[Start of section]

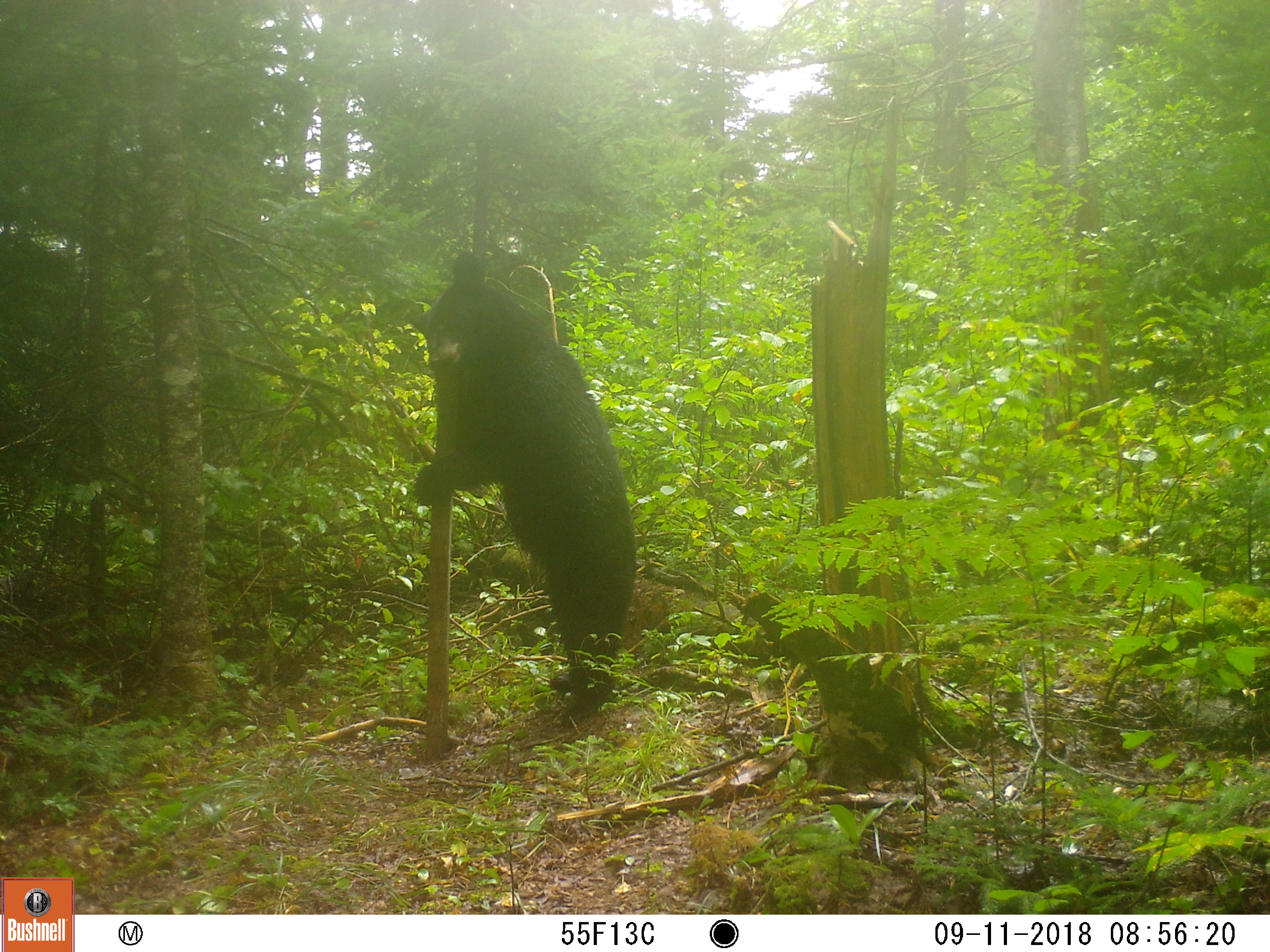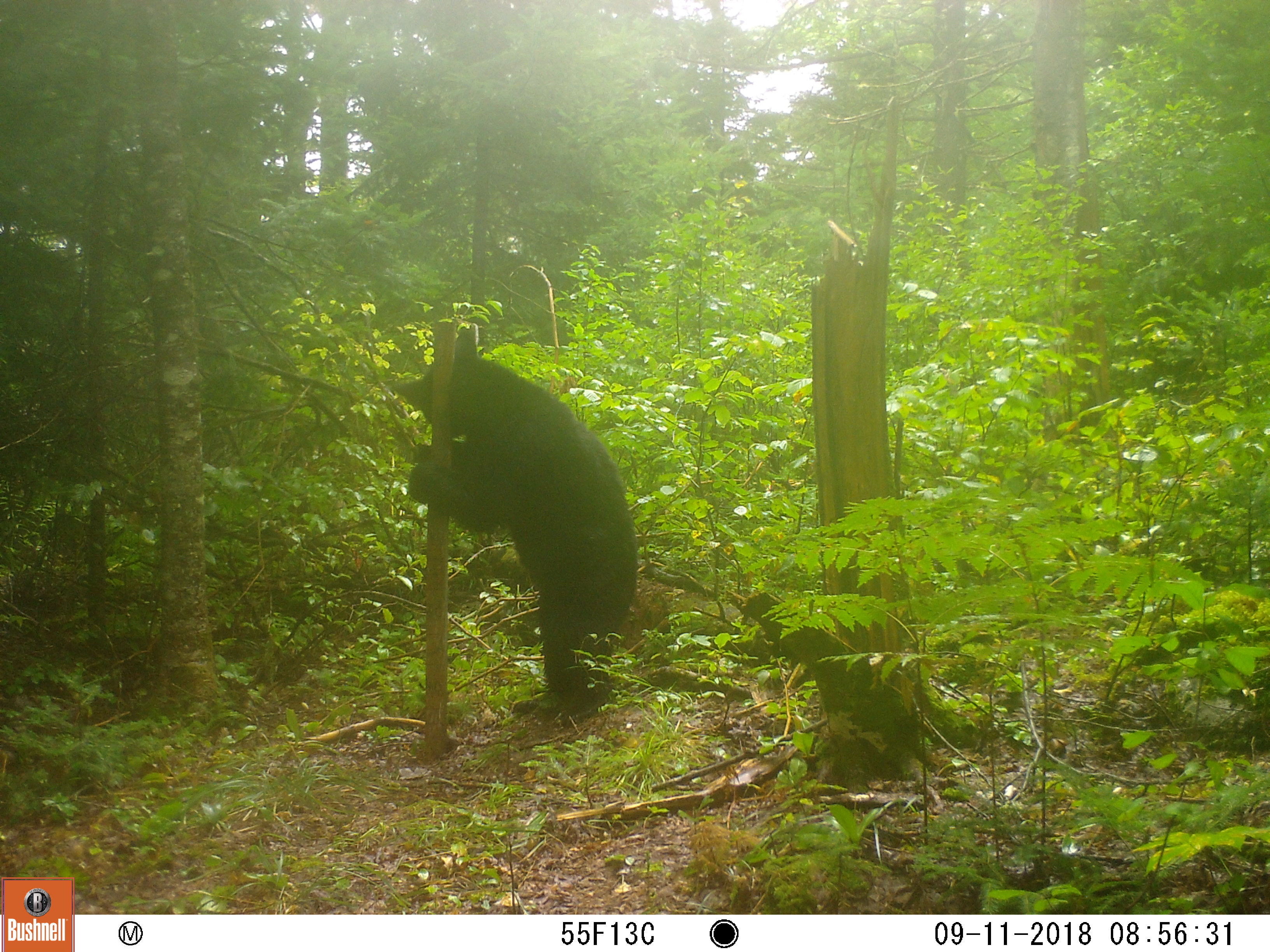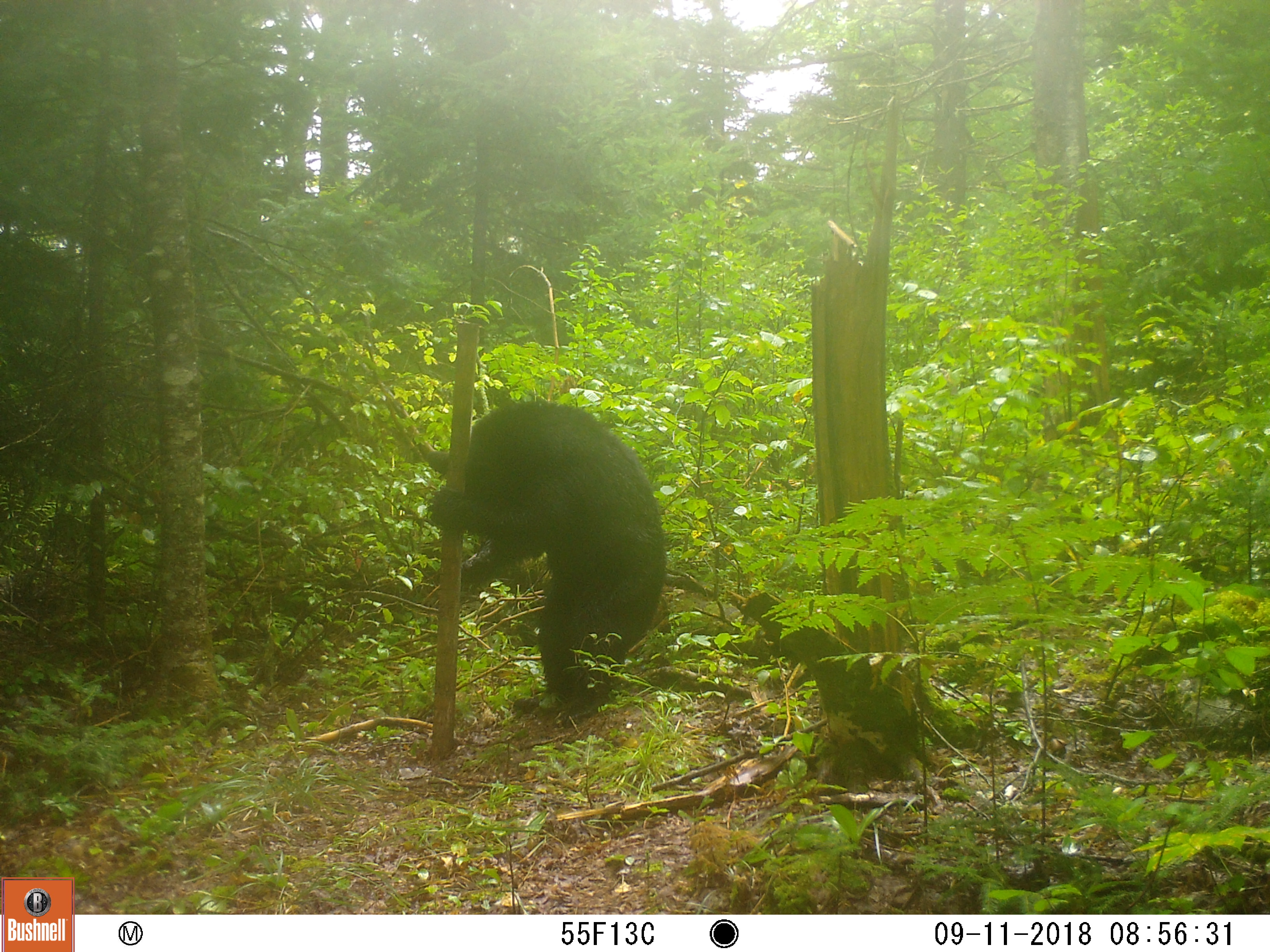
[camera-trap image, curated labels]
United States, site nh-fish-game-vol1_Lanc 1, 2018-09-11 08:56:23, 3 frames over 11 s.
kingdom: Animalia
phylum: Chordata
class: Mammalia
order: Carnivora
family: Ursidae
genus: Ursus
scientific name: Ursus americanus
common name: black bear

[End of section]

What you will do ::
Reproduce each entry above word for word. Pictures are not part of the copy.

Result ::
[camera-trap image, curated labels]
United States, site nh-fish-game-vol1_Lanc 1, 2018-09-11 08:56:23, 3 frames over 11 s.
kingdom: Animalia
phylum: Chordata
class: Mammalia
order: Carnivora
family: Ursidae
genus: Ursus
scientific name: Ursus americanus
common name: black bear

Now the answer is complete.